Please don’t link to other sites. Just put your code here, so that people can immediately read it; be sure to clean up the code and reduce it to the absolute minimum to illustrate your question.

1 Like

Sure, I added the script but left the link for testing purposes, since it disallows .blend/.zip extensions here.

This is not really a minimal script. At the minimum, I’d expect it to use Python’s standard library math package (for sin/cos/decimal-to-radians/etc) and Blender’s mathutils for working with vectors and matrices. Pulling in a 3rd party library won’t make things easier to understan. Furthermore, it’ll save you from reimplementing functionality that Blender has built-in (like normalizing vectors). Names like el, K, inl etc. won’t help in understandability of your code either.

Asking for development help is fine, but please do it in a way that’s optimized to make it easy for people to help.

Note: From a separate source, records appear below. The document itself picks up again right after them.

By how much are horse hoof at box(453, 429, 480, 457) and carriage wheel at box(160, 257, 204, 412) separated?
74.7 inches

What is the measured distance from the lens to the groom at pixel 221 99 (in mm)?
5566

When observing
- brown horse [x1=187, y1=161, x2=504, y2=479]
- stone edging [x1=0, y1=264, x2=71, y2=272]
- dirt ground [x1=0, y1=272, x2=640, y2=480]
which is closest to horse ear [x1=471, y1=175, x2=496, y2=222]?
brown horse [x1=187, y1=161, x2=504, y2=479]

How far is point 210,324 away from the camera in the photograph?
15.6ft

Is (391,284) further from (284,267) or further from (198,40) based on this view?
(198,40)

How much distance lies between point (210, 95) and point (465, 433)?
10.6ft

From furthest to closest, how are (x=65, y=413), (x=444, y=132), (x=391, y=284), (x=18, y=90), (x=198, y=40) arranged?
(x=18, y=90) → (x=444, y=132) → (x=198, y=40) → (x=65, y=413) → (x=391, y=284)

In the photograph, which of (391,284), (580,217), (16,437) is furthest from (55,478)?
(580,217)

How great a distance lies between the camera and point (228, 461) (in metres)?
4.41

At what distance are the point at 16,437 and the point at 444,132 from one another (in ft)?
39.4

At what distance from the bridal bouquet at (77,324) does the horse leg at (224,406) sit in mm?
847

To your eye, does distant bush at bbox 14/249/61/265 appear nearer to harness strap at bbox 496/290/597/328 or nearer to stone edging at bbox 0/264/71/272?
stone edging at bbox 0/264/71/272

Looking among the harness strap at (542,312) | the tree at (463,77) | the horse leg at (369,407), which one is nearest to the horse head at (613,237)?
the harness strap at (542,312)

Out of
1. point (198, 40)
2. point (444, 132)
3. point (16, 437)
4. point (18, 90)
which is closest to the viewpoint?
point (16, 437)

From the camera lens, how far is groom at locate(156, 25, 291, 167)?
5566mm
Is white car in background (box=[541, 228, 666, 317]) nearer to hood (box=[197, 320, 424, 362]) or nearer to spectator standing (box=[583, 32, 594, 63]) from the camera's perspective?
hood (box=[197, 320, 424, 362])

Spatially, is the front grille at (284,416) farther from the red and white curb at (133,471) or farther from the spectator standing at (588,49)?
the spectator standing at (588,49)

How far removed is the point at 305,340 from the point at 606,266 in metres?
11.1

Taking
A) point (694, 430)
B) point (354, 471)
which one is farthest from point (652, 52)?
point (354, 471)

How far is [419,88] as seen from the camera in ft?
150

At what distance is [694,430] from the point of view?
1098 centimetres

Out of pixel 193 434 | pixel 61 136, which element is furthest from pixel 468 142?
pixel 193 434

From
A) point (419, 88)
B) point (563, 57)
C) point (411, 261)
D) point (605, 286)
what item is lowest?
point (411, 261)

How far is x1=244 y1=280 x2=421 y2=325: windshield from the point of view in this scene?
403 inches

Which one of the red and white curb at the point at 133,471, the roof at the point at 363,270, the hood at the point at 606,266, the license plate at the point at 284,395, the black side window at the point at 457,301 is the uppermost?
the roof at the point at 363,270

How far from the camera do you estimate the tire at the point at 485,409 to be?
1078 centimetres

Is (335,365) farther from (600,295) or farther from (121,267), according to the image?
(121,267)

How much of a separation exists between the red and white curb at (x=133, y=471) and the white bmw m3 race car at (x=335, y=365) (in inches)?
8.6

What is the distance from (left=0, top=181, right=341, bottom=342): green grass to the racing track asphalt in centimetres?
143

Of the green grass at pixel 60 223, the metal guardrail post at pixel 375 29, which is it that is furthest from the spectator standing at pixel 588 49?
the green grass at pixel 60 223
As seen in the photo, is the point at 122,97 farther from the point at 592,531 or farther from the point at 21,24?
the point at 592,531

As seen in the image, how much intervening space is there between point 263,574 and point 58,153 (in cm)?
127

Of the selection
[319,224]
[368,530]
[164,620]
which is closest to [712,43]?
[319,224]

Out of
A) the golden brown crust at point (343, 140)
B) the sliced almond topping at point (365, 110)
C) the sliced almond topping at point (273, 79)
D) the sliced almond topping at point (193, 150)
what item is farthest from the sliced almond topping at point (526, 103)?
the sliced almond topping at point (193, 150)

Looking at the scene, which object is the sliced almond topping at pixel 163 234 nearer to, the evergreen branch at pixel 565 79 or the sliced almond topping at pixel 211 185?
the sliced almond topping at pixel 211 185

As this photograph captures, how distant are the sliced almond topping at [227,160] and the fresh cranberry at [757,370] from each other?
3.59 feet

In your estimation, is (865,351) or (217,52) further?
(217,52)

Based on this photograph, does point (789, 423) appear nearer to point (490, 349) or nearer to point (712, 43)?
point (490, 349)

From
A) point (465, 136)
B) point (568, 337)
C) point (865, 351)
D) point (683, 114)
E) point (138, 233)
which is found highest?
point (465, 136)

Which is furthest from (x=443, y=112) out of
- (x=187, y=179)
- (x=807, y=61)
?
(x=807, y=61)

K, RT, el, inl, az are frequently used variables to represent camera matrix and I’ve already added comments in the code so I hope it won’t be a problem to understand. The code will be used elsewhere as a standard python script outside Blender environment as well, so using Blender libs wouldn’t be an option. As for numpy instead of Python math lib, that’s just a personal preference, wouldn’t make a difference to simplicity anyway, besides I don’t know how to use Python math. >.<

Just with a quick glance, I wonder if you actually retrieve the data from camera properly.

    F_MM = 50.  # Focal length
    SENSOR_SIZE_MM = 36.

To do this see the properties of the camera here.
https://docs.blender.org/api/current/bpy.types.Camera.html?highlight=camera#bpy.types.Camera.angle

Though I am not 100% familiar with your implementation, it would require extensive testing until the sweet spot is figured out. Best thing to do is to precalculate the result in some other API (eg: OpenGL, glm, kazmath, Blender3D mathutils etc) and then as having the input numbers and results ready, to try to break everything up until you pass the asserts.

Another point is to consider the strongest implementation of all (a fail safe) and make sure that you won’t miss any point.

> gluProject	(	objX , objY , objZ , model = None , proj = None , view = None )
https://www.khronos.org/registry/OpenGL-Refpages/gl2.1/xhtml/gluProject.xml
https://doxygen.reactos.org/d2/d0d/project_8c_source.html

param[4] is focal length 50, param[5] is sensor size 36, shouldn’t be a problem here. Should be one or more of the functions I implemented due to misunderstanding of the concept.